— Problem —
Reproduce the items word for word, beginning with the line that contains "From one to" and continuing through the last line of the items.

+++ Input rows

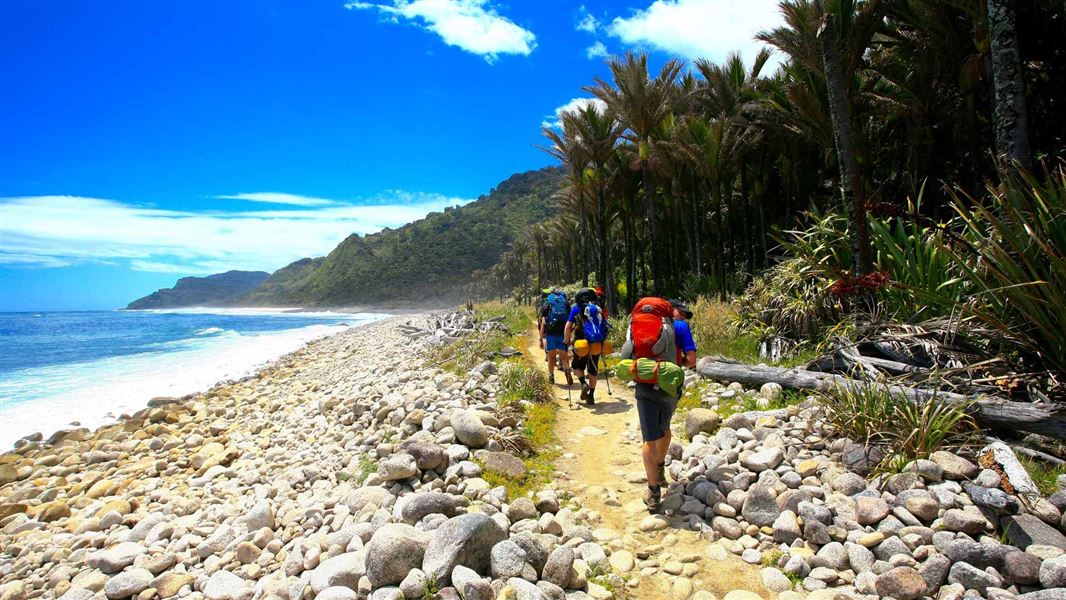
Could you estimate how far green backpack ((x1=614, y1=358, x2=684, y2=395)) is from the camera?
423 cm

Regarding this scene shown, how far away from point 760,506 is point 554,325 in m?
5.34

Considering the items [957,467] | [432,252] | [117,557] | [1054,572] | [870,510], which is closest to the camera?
[1054,572]

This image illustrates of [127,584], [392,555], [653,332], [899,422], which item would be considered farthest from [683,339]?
[127,584]

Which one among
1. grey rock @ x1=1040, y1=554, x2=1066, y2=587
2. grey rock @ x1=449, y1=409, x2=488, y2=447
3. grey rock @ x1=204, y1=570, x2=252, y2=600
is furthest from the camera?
grey rock @ x1=449, y1=409, x2=488, y2=447

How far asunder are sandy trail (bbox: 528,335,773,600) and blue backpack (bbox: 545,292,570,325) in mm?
1699

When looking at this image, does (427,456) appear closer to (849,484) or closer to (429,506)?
(429,506)

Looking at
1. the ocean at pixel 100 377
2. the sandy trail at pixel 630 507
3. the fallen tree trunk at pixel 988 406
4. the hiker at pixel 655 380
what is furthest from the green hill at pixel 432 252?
the hiker at pixel 655 380

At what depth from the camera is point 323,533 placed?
178 inches

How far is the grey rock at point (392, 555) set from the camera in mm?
3215

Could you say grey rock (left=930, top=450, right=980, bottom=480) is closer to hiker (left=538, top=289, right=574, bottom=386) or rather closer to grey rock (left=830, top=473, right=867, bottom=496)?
grey rock (left=830, top=473, right=867, bottom=496)

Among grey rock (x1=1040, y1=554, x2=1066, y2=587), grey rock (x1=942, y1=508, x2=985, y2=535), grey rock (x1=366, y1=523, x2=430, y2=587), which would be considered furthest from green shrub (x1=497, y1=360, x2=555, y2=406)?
grey rock (x1=1040, y1=554, x2=1066, y2=587)

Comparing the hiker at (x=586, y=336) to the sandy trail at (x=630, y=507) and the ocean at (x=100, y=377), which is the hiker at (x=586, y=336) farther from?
the ocean at (x=100, y=377)

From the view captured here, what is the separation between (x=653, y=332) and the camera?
14.7ft

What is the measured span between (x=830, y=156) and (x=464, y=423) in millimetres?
14437
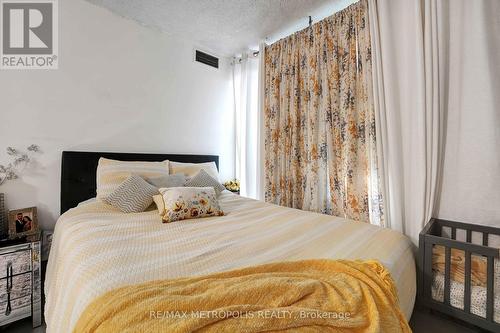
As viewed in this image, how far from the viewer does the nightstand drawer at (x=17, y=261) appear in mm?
1428

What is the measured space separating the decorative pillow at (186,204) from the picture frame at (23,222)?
3.09 ft

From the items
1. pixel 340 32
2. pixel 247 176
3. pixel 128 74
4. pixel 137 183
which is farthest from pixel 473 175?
pixel 128 74

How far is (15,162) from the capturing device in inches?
69.4

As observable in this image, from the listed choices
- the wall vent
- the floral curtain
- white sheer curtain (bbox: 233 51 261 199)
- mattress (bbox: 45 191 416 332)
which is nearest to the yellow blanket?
mattress (bbox: 45 191 416 332)

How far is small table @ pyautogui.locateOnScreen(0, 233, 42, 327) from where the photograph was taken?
4.71 feet

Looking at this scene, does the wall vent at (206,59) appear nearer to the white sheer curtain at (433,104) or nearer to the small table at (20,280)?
the white sheer curtain at (433,104)

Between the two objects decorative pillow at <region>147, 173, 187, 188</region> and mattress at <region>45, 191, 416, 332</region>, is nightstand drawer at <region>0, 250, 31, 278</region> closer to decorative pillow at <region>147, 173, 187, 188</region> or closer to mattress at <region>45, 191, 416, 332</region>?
mattress at <region>45, 191, 416, 332</region>

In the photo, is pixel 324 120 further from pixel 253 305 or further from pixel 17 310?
pixel 17 310

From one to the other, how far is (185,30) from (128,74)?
84 centimetres

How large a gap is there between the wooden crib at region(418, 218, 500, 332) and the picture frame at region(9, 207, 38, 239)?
2.75 meters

++++++

— Complete response —
From one to the other, how far is (185,30) from (128,74)?
84 centimetres

How large a gap is there between the wooden crib at region(418, 218, 500, 332) and the picture frame at region(9, 207, 38, 239)?
2.75 meters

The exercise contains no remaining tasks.